## start READING TEXT

In representing [his client], did Samuel Adjei Sarfo frequently fail to carry out completely the obligations that he owed to [his client]?

See Tex. Disciplinary Rules Prof. Conduct R. 1.01(a), (b)(2). The district court also provided definitions to the jury of "competence, " "know, " and "should know."[2] The jury answered "yes" to both questions. As the jury rose to be excused, Sarfo called out, "stupid people." The trial judge then admonished him, stating that "[i]t was extremely unprofessional, classless and uncalled for, for [Sarfo] to giggle or laugh as [the judge was] speaking to the jury in regards to their verdict." Sarfo replied that "[he could] laugh anytime he like[d], Your Honor" and that he was "always free to express [his] emotions." Sarfo thereafter filed a motion for judgment notwithstanding the verdict, which the district court denied.

## end READING TEXT

- CHALLENGE A -
Rewrite the listing from its first line through the line containing "931 centimetres", switching "distance" to "separation" and keeping everything else unchanged.

## start AVAILABLE RECORDS

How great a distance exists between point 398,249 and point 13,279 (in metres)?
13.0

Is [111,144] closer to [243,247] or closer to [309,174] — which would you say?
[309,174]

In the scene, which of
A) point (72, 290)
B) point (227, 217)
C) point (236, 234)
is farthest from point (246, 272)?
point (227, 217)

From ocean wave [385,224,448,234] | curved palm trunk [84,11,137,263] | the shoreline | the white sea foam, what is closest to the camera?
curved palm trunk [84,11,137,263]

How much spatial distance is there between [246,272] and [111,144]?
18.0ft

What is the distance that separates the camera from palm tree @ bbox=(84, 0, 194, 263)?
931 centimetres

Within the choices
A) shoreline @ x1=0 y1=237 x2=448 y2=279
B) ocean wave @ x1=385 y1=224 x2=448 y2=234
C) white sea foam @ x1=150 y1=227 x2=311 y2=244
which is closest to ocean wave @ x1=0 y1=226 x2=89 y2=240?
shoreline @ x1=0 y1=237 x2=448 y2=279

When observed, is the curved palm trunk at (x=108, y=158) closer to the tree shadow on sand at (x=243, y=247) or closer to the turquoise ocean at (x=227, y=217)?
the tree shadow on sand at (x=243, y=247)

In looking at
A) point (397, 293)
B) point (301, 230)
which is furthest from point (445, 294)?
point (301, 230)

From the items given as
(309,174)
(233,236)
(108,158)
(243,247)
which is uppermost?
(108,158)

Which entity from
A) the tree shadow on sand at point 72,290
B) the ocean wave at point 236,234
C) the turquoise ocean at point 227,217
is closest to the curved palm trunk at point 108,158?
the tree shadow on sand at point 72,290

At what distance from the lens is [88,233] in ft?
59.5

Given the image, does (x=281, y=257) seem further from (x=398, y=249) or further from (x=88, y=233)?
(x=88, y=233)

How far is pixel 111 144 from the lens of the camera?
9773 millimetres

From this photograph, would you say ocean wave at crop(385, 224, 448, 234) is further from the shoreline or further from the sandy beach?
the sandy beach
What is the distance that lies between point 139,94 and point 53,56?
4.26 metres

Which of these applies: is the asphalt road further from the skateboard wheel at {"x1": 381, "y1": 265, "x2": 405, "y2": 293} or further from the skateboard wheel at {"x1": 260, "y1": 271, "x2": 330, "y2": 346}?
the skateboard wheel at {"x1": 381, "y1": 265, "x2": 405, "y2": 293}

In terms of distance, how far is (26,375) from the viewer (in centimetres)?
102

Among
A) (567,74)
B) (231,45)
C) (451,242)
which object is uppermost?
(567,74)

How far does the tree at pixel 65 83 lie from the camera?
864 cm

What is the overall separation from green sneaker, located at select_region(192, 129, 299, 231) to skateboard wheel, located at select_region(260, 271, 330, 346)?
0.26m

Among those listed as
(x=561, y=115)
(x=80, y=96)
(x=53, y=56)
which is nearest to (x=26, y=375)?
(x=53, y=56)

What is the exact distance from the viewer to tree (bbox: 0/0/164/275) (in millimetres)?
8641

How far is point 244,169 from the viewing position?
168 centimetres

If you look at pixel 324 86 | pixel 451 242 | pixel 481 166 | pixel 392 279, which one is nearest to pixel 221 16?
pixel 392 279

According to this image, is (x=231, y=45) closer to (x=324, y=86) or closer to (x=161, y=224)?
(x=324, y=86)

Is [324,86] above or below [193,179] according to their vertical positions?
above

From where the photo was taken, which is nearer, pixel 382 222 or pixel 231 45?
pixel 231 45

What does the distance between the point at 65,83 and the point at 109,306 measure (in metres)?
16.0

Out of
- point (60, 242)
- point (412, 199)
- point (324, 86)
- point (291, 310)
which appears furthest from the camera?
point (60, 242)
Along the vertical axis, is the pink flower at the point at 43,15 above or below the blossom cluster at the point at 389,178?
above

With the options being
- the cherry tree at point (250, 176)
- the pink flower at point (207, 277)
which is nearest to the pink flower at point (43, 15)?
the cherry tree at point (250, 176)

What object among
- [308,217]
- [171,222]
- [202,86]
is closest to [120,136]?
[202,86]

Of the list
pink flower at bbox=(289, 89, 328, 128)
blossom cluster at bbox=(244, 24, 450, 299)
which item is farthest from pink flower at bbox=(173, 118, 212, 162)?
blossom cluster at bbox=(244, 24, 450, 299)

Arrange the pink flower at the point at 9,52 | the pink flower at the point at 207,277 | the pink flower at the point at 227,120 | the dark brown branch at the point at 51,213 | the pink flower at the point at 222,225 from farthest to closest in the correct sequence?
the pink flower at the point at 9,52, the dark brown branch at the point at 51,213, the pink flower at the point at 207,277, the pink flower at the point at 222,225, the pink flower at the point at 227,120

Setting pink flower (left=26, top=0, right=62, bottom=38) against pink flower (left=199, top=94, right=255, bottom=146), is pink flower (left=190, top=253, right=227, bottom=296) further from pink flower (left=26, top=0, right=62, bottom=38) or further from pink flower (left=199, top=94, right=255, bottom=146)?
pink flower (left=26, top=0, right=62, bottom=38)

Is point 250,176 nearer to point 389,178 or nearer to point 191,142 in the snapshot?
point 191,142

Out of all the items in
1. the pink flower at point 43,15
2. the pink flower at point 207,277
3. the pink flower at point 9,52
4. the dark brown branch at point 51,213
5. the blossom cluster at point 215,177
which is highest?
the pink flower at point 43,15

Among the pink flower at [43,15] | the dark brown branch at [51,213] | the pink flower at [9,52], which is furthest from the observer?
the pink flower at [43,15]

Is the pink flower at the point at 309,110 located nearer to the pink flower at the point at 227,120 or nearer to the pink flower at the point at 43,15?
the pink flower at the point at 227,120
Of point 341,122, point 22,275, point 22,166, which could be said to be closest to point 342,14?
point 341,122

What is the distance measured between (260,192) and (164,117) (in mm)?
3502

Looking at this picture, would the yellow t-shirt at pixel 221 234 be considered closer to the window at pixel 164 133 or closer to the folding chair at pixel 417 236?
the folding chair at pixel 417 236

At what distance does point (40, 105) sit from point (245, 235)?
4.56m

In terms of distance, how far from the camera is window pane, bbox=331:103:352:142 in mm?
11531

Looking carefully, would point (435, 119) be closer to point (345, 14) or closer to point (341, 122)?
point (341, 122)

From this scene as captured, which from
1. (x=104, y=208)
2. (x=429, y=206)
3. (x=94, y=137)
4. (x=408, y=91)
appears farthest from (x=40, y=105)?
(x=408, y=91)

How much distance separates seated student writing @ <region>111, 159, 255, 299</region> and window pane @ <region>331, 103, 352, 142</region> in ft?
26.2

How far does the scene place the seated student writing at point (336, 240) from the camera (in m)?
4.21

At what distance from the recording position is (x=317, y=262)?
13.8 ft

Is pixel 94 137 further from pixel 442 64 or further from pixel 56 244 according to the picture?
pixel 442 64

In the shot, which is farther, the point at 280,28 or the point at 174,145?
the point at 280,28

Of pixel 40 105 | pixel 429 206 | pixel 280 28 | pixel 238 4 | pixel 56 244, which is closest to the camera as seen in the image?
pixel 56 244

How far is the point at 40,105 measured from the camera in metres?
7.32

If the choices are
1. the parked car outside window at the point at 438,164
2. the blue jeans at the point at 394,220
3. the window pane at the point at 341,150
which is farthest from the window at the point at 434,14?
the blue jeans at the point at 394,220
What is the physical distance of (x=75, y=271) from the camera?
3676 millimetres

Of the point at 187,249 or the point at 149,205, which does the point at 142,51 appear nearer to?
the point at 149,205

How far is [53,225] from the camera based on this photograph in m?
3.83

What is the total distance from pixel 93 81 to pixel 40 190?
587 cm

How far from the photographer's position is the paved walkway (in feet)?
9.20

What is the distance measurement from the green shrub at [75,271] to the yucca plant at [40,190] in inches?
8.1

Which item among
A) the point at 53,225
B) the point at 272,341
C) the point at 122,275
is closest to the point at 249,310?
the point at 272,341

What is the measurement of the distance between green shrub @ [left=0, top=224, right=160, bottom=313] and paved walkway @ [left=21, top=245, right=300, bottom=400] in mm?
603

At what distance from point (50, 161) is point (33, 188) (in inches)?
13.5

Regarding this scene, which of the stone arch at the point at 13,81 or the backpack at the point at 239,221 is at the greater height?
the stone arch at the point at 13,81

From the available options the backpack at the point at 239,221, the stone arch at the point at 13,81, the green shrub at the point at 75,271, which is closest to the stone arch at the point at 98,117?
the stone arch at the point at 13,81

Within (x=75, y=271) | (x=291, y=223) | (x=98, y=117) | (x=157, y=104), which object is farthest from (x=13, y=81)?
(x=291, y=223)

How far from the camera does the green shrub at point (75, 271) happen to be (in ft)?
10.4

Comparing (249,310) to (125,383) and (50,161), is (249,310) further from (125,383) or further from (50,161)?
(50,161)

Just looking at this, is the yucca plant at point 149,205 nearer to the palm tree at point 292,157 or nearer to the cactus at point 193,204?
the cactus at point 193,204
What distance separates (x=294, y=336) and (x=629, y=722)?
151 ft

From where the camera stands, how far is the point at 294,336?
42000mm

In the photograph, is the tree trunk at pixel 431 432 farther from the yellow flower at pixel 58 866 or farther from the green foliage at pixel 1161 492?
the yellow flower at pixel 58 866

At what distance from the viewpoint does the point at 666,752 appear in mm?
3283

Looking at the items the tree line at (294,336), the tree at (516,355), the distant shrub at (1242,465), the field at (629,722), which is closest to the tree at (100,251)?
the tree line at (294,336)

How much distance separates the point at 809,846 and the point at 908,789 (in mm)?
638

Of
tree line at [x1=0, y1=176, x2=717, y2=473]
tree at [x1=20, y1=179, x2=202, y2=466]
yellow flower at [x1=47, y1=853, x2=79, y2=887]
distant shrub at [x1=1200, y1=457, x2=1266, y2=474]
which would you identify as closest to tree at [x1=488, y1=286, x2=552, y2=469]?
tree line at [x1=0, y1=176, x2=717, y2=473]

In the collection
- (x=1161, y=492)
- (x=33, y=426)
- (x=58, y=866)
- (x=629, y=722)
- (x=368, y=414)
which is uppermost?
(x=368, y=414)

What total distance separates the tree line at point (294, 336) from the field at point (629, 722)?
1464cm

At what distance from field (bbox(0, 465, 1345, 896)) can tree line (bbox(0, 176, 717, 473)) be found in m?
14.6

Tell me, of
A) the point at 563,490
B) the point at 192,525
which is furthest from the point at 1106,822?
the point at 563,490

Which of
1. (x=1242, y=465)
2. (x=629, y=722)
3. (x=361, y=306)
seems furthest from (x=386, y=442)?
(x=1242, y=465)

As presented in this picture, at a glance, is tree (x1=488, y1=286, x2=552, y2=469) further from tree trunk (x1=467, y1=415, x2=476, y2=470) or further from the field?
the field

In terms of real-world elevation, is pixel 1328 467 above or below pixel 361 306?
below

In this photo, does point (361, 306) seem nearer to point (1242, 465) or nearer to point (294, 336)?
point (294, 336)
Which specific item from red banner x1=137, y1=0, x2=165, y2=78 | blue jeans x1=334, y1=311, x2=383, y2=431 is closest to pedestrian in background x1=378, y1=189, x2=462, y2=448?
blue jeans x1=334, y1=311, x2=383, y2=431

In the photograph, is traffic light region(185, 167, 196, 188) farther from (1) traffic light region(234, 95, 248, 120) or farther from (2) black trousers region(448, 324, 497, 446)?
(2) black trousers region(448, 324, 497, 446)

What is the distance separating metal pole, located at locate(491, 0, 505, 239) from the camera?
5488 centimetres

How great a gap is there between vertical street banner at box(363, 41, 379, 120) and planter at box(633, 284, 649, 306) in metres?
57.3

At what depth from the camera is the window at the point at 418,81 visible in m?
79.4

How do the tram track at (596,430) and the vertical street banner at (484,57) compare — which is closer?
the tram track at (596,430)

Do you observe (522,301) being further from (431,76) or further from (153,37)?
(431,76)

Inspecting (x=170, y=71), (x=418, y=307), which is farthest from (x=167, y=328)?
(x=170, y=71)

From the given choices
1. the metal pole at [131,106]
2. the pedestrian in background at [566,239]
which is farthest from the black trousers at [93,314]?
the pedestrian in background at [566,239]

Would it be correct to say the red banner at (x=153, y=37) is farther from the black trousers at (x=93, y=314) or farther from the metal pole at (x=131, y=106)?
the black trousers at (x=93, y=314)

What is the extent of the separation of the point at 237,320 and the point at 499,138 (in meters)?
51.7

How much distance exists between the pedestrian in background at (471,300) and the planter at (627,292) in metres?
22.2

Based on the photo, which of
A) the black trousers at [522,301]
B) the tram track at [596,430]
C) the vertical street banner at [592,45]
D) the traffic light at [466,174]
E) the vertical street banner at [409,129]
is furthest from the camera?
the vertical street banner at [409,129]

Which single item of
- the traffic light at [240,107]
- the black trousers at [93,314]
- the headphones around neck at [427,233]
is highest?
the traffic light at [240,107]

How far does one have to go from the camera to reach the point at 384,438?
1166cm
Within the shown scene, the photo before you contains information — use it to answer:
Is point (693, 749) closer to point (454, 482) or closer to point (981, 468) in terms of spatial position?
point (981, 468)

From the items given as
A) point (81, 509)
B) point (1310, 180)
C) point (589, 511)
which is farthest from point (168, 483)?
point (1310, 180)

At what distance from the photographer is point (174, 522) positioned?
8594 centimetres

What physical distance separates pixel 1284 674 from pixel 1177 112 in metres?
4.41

## end AVAILABLE RECORDS

- CHALLENGE B -
Repeat the passage about Sarfo's disciplinary trial in full, without any changes.

- REPLY A -
How great a separation exists between point 398,249 and point 13,279 (in metres)?
13.0

Is [111,144] closer to [243,247] or closer to [309,174] — which would you say?
[309,174]

In the scene, which of
A) point (72, 290)
B) point (227, 217)
C) point (236, 234)
is farthest from point (246, 272)?
point (227, 217)

From ocean wave [385,224,448,234] | curved palm trunk [84,11,137,263] | the shoreline | the white sea foam, what is closest to the camera?
curved palm trunk [84,11,137,263]

How much spatial separation is there between [246,272] and [111,144]?
18.0ft

What is the separation that separates the camera from palm tree @ bbox=(84, 0, 194, 263)?
931 centimetres

- REPLY B -
In representing [his client], did Samuel Adjei Sarfo frequently fail to carry out completely the obligations that he owed to [his client]?

See Tex. Disciplinary Rules Prof. Conduct R. 1.01(a), (b)(2). The district court also provided definitions to the jury of "competence, " "know, " and "should know."[2] The jury answered "yes" to both questions. As the jury rose to be excused, Sarfo called out, "stupid people." The trial judge then admonished him, stating that "[i]t was extremely unprofessional, classless and uncalled for, for [Sarfo] to giggle or laugh as [the judge was] speaking to the jury in regards to their verdict." Sarfo replied that "[he could] laugh anytime he like[d], Your Honor" and that he was "always free to express [his] emotions." Sarfo thereafter filed a motion for judgment notwithstanding the verdict, which the district court denied.